Releasing a trading update to investors, the group reported a 5.7 per cent hike in group like-for-like sales, excluding fuel, in the 14 weeks to 10 May. Group sales jumped 10.8 per cent over the last two weeks of the quarter, with a 9.6 per cent contribution from retail and 1.2 per cent growth in wholesale.
But with tumbling sales on its forecourts factored in, group sales were 3.9 per cent down in the quarter.
The chain, which this week reduced its petrol prices to a maximum of 99.7p per litre at its UK forecourts, said fuel like-for-like sales have slumped about 70 per cent since the UK went into lockdown in late March.
The fuel hit and temporary move to close its in-store cafes, as well as surging costs of protecting staff and adapting its business, are likely to weigh on profits over the first half.
Bosses cautioned that the outlook of the impact of coronavirus remains “uncertain”, though it stopped short of warning over full-year profits.
It added that higher costs from coronavirus are likely to be offset by £228 million in savings from the business rates relief, while it expects fuel sales to bounce back as lockdown measures are eased and people begin returning to work.
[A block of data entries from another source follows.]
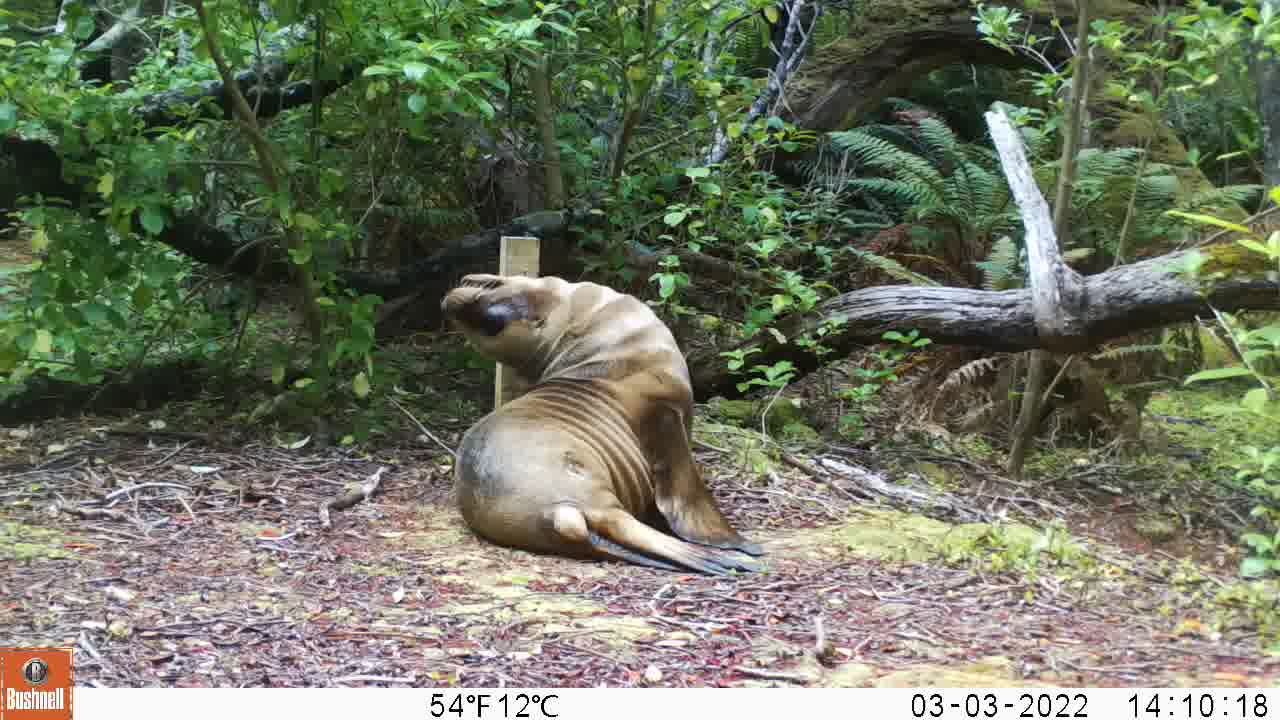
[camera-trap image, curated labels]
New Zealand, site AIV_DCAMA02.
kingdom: Animalia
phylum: Chordata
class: Mammalia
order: Carnivora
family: Otariidae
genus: Phocarctos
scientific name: Phocarctos hookeri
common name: new zealand sea lion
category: sealion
Sealion (new zealand sea lion) (Phocarctos hookeri).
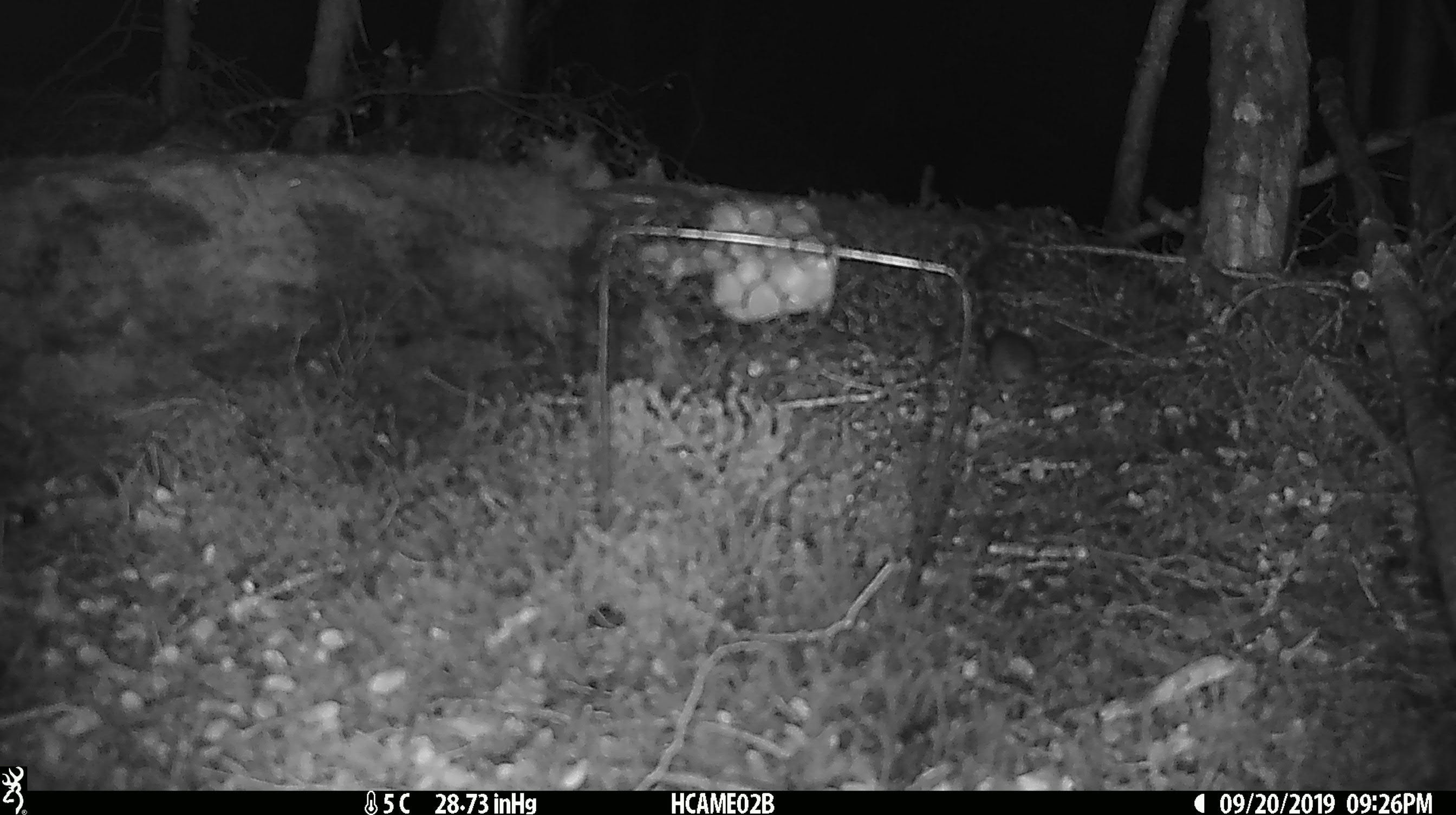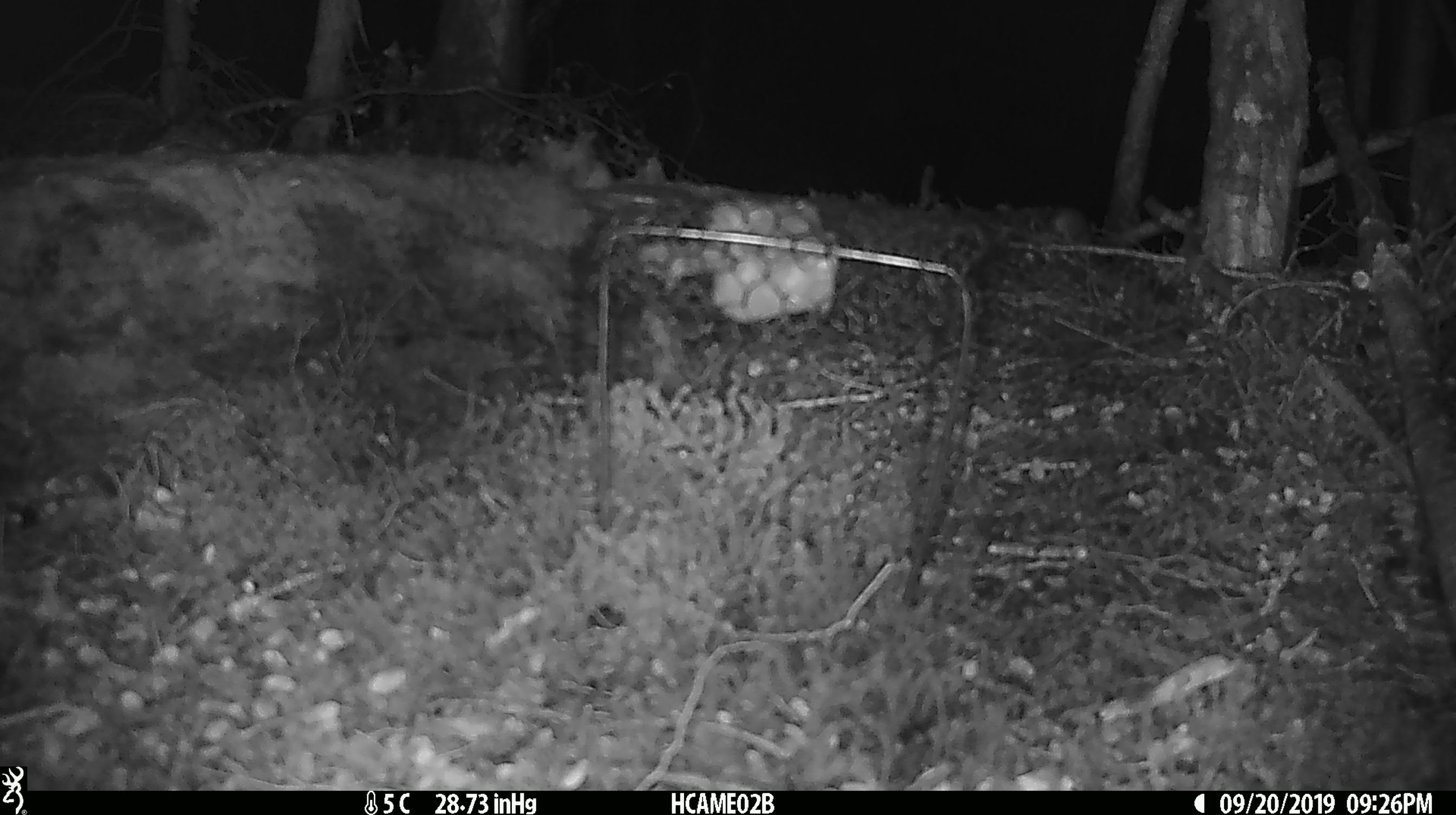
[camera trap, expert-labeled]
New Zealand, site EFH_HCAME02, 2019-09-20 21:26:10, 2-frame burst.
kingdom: Animalia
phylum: Chordata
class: Mammalia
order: Rodentia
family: Muridae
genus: Mus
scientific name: Mus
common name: mouse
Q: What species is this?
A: Mouse (Mus).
Chief executive David Potts said: “We are facing into the unprecedented current challenges and are playing our full part to help feed the nation: working with determination, creativity and pace to serve customers as well as we possibly can.
“The professionalism, enthusiasm and resourcefulness of our frontline key worker colleagues is extraordinary and is showing Morrisons at its very best.”
Quarterly trading saw sales boosted at first by coronavirus panic buying, then impacted by the initial lockdown and weak Easter trading, before seeing a “significant improvement” in recent weeks.
The group has been focusing on meeting soaring demand for home deliveries and has more than doubled its online slots through a significant increase in stores available for order picking, and is launching a new click-and-collect service at nearly 280 stores by mid-June. It also announced the launch of a “British Farmers Food Box” featuring seasonal produce including meats, vegetables, milk and cheeses.
Sophie Lund-Yates, equity analyst at Hargreaves Lansdown, said: “Morrisons echoes the sentiments of other supermarkets – shopping habits are starting to look a little more normal.
“It also confirmed the inconvenient truth that extra sales come with extra costs, and as such a full-year profit boom isn’t in the bag. Volatile trading patterns, plus hiring an extra 25,000 members of staff means earlier stockpiling behaviour isn’t automatically good news.
“The current crisis has provided an unexpected catalyst for the online business though. Morrisons’ offering is smaller than some of its main rivals, but the huge demand for delivery slots has forced the group to up its digital game,” she added.
Meanwhile, B&Q owner Kingfisher reported a 21.8 per cent plunge in UK and Ireland sales at the DIY chain due to the coronavirus lockdown, but said sales have started to recover as stores reopen.
Sales across the wider group - including its Castorama and Brico Depot chains in France - were also badly hit by lockdowns in place across Europe, with total sales down by a quarter in the three months to 30 April. Its breakdown of sales revealed the impact of the lockdown on trading, with UK and Ireland like-for-like sales down as much as 70.3 per cent in one week last month.
Sales have begun to improve since the phased reopening of stores in the UK and France in the second half of April.